Why longer runs need more
The outdoor unit is charged for the system plus a standard length of pipe — commonly 15 or 25 ft (5 or 7.5 m). Every foot beyond that holds refrigerant, mostly as dense liquid in the liquid line. Without topping it up, a long run leaves the system starved: low subcooling, reduced capacity and a hungry evaporator.
How much per foot
It depends almost entirely on the liquid line diameter, because that pipe is full of liquid — the big suction line holds comparatively little vapour.
| Liquid line | Add per foot |
|---|---|
| ¼″ (6.35 mm) | ~0.2 oz/ft (20 g/m) |
| ⅜″ (9.52 mm) | ~0.6 oz/ft (50–57 g/m) |
| ½″ (12.7 mm) | ~1.2 oz/ft (110 g/m) |
These are typical figures — if the installation manual states one, use that instead.
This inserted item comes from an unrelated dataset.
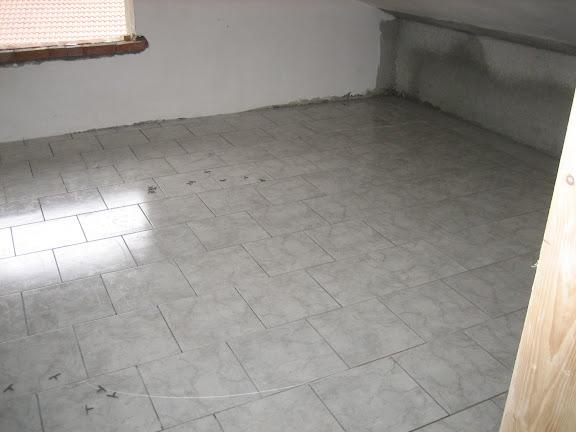 Alessia e marco home cellarengo ancora pavimenti e - Stuccare piastrelle bagno ...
Refrigerant Line Set Charge Calculator
Enter liquid line size and run length for the extra refrigerant beyond the pre-charged length.
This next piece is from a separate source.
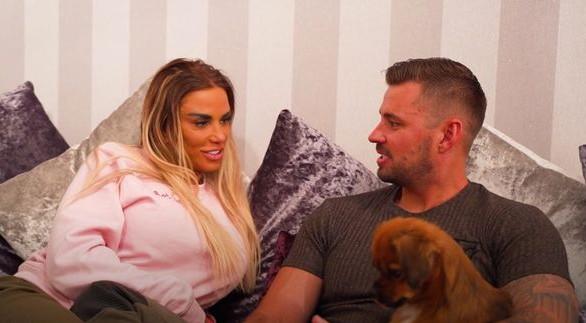 Katie Price's boyfriend Carl Woods says he 'hates'  alter-ego Jordan'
What length does the factory charge cover?
Most splits are pre-charged for 15 or 25 ft (5 or 7.5 m); bigger ducted and VRF units differ. It is printed on the outdoor unit’s nameplate or in the installation manual, along with the maximum allowed line length and elevation difference — stay inside those limits, because no amount of extra gas fixes an out-of-spec run.
How to add it
Weigh it in. After pressure testing and evacuating the line set, charge the calculated extra amount through the service port using a charging scale — liquid charging as the manufacturer directs. Record the added ounces on the unit’s label; the next technician (and the refrigerant log, where required) needs that number.
Shorter than the pre-charged length?
Usually nothing to do — most manufacturers say the factory charge is fine down to a minimum run of around 10 ft (3 m). Some manuals specify an amount to remove for very short runs; if yours does, follow it. Never fall below the manual’s minimum line length, which protects the compressor from oil and refrigerant surges.